*What is required*. Copy out all of the data exactly as it appears.

◆ ◆ ◆

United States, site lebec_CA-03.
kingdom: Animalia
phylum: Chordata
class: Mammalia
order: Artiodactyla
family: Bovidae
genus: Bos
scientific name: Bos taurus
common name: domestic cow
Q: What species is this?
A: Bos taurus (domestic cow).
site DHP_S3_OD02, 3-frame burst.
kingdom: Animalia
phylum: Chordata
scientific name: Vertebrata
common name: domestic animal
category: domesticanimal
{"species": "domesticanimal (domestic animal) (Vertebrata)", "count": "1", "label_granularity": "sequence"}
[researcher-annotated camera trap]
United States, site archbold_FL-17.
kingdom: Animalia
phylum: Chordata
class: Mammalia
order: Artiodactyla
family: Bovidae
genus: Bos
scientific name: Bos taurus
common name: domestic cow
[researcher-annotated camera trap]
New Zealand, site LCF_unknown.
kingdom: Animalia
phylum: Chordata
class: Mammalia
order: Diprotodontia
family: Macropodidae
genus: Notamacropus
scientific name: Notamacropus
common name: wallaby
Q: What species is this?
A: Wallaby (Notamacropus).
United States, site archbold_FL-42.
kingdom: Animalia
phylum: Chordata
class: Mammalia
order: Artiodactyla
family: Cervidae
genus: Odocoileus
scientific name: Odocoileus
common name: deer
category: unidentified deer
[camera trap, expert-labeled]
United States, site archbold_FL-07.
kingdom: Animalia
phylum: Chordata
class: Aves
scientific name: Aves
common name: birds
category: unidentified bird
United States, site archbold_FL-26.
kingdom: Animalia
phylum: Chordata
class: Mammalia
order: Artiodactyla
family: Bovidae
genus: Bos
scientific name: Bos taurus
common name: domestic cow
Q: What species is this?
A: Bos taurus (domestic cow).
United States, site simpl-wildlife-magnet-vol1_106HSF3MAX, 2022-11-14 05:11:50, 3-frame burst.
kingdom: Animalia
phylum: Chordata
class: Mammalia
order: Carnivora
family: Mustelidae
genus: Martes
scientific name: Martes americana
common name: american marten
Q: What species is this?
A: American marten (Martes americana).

◆ ◆ ◆

*Response box*.
United States, site lebec_CA-03.
kingdom: Animalia
phylum: Chordata
class: Mammalia
order: Artiodactyla
family: Bovidae
genus: Bos
scientific name: Bos taurus
common name: domestic cow
Q: What species is this?
A: Bos taurus (domestic cow).
site DHP_S3_OD02, 3-frame burst.
kingdom: Animalia
phylum: Chordata
scientific name: Vertebrata
common name: domestic animal
category: domesticanimal
{"species": "domesticanimal (domestic animal) (Vertebrata)", "count": "1", "label_granularity": "sequence"}
[researcher-annotated camera trap]
United States, site archbold_FL-17.
kingdom: Animalia
phylum: Chordata
class: Mammalia
order: Artiodactyla
family: Bovidae
genus: Bos
scientific name: Bos taurus
common name: domestic cow
[researcher-annotated camera trap]
New Zealand, site LCF_unknown.
kingdom: Animalia
phylum: Chordata
class: Mammalia
order: Diprotodontia
family: Macropodidae
genus: Notamacropus
scientific name: Notamacropus
common name: wallaby
Q: What species is this?
A: Wallaby (Notamacropus).
United States, site archbold_FL-42.
kingdom: Animalia
phylum: Chordata
class: Mammalia
order: Artiodactyla
family: Cervidae
genus: Odocoileus
scientific name: Odocoileus
common name: deer
category: unidentified deer
[camera trap, expert-labeled]
United States, site archbold_FL-07.
kingdom: Animalia
phylum: Chordata
class: Aves
scientific name: Aves
common name: birds
category: unidentified bird
United States, site archbold_FL-26.
kingdom: Animalia
phylum: Chordata
class: Mammalia
order: Artiodactyla
family: Bovidae
genus: Bos
scientific name: Bos taurus
common name: domestic cow
Q: What species is this?
A: Bos taurus (domestic cow).
United States, site simpl-wildlife-magnet-vol1_106HSF3MAX, 2022-11-14 05:11:50, 3-frame burst.
kingdom: Animalia
phylum: Chordata
class: Mammalia
order: Carnivora
family: Mustelidae
genus: Martes
scientific name: Martes americana
common name: american marten
Q: What species is this?
A: American marten (Martes americana).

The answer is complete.